Filho não pode tirar sobrenome materno por ter sido deserdado pela mãe

(16.12.11)

O TJ de Santa Catarina negou o pedido de retirada do sobrenome de um homem, depois de deserção feita por sua mãe por meio de testamento público. A decisão da 2ª Câmara de Direito Civil confirmou sentença da comarca de Itajaí, por entender que "a modificação poderia acarretar futuros problemas de identificação e prejudicar terceiros".

Na apelação, o filho reforçou querer suprimir o sobrenome materno e alegou que, após a deserdação, não mais consegue usá-lo sem sentir dor e constrangimentos.
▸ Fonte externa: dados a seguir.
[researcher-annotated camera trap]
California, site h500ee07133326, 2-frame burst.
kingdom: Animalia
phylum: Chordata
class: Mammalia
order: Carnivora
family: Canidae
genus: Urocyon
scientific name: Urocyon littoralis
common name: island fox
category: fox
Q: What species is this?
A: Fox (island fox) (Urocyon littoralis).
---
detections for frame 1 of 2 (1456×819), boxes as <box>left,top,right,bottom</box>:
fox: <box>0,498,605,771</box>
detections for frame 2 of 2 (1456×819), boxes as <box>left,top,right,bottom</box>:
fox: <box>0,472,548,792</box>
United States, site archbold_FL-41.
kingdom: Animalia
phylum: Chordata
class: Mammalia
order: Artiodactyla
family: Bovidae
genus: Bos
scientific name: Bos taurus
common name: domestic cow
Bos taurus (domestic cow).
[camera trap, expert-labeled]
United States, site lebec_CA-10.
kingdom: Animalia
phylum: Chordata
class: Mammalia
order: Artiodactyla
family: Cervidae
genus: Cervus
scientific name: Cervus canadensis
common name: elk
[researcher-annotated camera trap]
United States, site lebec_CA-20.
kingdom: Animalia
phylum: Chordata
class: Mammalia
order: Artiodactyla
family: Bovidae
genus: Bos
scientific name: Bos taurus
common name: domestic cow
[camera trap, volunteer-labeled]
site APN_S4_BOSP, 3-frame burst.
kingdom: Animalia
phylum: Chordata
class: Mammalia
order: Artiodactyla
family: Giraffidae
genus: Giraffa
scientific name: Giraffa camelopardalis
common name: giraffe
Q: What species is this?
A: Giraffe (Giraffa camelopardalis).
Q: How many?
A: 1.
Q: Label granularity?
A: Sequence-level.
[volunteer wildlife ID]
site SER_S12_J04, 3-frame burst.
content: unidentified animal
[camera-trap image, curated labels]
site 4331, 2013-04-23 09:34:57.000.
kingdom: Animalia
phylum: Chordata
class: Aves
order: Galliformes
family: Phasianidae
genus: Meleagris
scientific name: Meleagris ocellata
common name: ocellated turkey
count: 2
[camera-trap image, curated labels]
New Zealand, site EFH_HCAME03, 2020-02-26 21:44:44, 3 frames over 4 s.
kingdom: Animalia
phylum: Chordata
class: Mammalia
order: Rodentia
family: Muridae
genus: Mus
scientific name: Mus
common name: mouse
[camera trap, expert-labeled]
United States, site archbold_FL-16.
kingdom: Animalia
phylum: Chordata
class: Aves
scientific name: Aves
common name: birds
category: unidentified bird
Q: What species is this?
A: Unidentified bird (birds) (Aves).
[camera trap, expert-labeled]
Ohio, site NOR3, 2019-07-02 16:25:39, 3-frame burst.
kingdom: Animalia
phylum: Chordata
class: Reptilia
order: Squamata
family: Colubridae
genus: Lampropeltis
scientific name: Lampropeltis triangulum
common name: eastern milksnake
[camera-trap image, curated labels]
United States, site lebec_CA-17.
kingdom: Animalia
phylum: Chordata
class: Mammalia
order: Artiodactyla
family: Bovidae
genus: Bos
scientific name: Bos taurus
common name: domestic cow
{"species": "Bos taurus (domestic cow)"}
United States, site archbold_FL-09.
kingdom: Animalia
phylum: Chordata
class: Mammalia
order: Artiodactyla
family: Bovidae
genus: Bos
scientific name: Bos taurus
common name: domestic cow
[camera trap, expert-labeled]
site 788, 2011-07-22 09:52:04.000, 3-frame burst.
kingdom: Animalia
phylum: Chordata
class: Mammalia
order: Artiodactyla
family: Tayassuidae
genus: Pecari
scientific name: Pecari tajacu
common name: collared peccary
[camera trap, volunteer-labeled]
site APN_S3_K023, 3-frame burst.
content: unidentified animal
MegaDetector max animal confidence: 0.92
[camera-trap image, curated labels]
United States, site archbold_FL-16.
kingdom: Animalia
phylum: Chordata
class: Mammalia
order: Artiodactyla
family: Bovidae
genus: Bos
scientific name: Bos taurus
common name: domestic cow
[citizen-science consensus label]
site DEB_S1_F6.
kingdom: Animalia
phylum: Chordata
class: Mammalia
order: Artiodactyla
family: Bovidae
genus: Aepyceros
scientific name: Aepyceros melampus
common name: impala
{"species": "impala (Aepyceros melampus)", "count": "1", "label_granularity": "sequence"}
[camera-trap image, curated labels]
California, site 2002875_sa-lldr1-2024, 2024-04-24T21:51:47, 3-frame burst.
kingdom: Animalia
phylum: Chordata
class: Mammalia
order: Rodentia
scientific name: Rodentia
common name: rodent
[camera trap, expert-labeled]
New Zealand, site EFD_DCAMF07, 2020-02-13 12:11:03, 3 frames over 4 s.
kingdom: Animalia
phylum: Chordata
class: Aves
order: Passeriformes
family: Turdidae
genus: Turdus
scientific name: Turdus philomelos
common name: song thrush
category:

O relator, desembargador Sérgio Izidoro Heil, porém, não acolheu o pedido pela vedação contida na Lei de Registros Públicos, além de o autor ter ultrapassado o prazo legal para ajuizar a ação, iniciada quase dez anos após a deserção.

Para Heil, se o fato provocasse o sofrimento a que se referiu o filho, "ele teria ingressado com o processo logo depois da atitude da mãe, já falecida". O acórdão enfatizou, ainda, que a deserdação tem reflexos apenas patrimoniais, sem alterar o nome de família do deserdado.

“Assim sendo, no caso in judice, não se questiona a presença de eventual mágoa que o autor carrega da falecida genitora, pois a supressão do matronímico é situação excepcional em nosso ordenamento jurídico, ante a possibilidade de ocasionar sérios problemas de identificação ao próprio apelante e danos a terceiros, além de não minimizar o abalo narrado”, concluiu o voto. (Proc. nº  2011.072725-8 - com informações do TJ-SC).